▸ **To be done**:
Raise every number in the answers below by 35, whether it is a distance or a pixel coordinate. Give all the entries again, with their wording kept as is, from the line that contains "What is the distance separating" through the line that contains "What is the distance from".

▸ **Dataset records**:
= = = = = = =

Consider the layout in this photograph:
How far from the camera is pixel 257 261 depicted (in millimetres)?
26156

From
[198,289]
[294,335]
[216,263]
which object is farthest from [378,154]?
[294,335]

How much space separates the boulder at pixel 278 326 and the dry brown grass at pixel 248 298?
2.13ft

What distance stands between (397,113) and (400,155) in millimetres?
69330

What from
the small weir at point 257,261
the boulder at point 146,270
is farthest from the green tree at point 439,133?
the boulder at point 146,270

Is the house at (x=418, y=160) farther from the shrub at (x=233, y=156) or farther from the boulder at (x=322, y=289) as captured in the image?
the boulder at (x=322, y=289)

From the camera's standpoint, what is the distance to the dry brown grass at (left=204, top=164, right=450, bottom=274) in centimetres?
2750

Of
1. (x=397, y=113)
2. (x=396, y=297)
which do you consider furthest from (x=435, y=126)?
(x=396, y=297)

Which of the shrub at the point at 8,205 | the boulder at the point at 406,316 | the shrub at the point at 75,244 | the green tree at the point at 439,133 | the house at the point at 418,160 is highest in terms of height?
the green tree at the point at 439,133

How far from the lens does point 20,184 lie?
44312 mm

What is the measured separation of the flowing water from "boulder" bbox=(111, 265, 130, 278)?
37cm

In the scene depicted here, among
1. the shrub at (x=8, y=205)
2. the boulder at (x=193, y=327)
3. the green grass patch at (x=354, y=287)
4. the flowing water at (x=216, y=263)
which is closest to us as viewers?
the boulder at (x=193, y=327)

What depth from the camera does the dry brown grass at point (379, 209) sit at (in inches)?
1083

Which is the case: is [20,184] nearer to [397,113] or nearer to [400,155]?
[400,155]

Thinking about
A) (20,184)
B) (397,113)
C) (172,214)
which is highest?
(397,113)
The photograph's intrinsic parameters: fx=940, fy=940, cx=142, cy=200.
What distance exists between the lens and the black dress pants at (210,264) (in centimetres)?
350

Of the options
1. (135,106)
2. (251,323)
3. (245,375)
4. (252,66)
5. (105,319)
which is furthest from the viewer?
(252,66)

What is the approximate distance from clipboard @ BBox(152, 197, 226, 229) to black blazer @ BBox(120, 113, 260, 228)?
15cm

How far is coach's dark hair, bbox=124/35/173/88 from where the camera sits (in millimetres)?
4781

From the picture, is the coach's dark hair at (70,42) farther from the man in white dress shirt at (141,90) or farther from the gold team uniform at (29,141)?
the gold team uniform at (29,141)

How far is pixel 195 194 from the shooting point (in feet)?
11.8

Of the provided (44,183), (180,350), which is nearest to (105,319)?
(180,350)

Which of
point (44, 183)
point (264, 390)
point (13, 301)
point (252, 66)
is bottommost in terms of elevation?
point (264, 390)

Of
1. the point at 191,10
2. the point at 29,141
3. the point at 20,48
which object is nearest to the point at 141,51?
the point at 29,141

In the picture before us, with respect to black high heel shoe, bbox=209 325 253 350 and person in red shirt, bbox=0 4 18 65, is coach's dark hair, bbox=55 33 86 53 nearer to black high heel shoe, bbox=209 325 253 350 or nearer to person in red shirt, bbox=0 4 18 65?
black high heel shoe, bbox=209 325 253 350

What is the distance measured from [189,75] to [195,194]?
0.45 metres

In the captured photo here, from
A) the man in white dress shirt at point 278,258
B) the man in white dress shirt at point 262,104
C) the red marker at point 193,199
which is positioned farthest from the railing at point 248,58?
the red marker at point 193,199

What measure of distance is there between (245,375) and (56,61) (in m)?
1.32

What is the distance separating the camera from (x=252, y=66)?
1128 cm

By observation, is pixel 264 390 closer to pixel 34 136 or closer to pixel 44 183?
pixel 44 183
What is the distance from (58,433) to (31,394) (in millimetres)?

= = = = = = =

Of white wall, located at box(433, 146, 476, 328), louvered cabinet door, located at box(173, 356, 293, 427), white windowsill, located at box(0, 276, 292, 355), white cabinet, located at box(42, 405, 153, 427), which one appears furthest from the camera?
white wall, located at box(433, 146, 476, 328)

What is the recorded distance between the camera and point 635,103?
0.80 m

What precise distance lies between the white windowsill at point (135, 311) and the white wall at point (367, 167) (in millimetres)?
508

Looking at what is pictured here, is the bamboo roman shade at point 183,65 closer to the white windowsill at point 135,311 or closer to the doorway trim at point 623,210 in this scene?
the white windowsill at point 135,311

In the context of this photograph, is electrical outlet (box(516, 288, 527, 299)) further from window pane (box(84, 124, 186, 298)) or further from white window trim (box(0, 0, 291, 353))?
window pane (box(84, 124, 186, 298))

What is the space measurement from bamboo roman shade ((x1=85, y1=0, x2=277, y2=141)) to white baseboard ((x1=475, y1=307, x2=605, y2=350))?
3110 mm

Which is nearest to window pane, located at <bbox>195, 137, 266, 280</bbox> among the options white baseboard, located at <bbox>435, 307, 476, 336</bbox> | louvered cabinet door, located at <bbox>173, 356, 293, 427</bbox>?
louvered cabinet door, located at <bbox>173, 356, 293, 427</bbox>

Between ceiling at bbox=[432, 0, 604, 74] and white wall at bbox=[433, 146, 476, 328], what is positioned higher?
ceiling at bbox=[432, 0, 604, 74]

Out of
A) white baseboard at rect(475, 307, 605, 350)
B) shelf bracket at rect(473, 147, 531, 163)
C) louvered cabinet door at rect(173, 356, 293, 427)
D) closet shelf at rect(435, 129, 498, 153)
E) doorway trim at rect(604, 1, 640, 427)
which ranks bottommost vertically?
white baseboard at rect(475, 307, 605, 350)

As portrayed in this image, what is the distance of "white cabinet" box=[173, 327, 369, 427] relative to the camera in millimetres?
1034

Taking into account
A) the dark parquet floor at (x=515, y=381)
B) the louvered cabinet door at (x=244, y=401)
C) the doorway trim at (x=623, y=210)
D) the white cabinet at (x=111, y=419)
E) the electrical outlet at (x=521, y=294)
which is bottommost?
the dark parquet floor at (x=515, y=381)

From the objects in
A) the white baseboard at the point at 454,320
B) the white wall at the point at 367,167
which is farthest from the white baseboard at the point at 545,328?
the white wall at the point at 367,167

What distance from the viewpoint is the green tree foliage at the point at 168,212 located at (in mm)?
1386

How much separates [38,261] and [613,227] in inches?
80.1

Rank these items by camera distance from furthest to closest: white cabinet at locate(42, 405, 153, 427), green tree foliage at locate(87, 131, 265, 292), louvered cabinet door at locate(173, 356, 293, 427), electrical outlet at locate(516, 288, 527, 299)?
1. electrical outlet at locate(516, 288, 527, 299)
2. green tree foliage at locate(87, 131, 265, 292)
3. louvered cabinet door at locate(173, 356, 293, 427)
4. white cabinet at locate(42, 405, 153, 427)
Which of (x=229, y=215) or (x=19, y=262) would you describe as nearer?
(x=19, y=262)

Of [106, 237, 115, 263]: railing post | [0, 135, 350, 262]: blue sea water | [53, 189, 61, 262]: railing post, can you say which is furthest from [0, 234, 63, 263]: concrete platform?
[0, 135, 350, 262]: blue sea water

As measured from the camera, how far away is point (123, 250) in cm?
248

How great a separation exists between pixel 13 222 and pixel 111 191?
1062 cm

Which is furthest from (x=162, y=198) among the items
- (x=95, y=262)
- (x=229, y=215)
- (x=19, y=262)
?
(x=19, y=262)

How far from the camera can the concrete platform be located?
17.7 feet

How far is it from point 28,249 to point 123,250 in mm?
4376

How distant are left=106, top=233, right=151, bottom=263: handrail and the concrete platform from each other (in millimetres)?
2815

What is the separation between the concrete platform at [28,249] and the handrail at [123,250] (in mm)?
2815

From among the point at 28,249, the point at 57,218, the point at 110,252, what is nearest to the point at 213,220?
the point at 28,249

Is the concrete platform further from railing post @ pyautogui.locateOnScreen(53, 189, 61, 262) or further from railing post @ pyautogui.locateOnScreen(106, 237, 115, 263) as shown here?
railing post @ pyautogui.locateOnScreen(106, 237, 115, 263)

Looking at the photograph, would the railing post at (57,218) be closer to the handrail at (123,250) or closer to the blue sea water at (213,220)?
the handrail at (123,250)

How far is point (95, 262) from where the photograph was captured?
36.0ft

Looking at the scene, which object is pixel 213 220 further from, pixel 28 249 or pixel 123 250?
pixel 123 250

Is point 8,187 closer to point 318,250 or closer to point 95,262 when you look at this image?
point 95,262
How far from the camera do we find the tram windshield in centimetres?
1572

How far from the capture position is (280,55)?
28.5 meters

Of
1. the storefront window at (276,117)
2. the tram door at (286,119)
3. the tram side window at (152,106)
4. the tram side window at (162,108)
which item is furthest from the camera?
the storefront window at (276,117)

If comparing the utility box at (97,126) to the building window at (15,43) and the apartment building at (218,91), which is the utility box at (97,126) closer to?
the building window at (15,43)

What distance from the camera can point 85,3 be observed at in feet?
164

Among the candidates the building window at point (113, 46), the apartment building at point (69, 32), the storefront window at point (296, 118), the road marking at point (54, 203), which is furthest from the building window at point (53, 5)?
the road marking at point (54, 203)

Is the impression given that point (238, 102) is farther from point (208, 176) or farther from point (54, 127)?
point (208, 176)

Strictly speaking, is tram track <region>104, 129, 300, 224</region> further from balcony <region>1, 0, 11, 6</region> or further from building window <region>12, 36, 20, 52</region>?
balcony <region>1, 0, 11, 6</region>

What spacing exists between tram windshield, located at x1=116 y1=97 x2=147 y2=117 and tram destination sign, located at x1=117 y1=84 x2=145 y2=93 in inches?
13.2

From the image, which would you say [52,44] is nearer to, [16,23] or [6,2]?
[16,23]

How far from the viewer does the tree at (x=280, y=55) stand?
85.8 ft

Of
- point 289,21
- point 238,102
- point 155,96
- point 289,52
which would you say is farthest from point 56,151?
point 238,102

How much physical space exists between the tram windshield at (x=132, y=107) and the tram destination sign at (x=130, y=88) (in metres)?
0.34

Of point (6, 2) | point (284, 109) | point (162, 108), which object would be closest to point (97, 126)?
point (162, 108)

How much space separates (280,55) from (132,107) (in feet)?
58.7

= = = = = = =

▸ **Correct result**:
What is the distance separating the camera from (x=252, y=66)?
1163 cm

By observation, is pixel 264 390 closer to pixel 34 136 or closer to pixel 44 183?
pixel 79 218
What is the distance from (58,433) to (31,394) (in millimetres)?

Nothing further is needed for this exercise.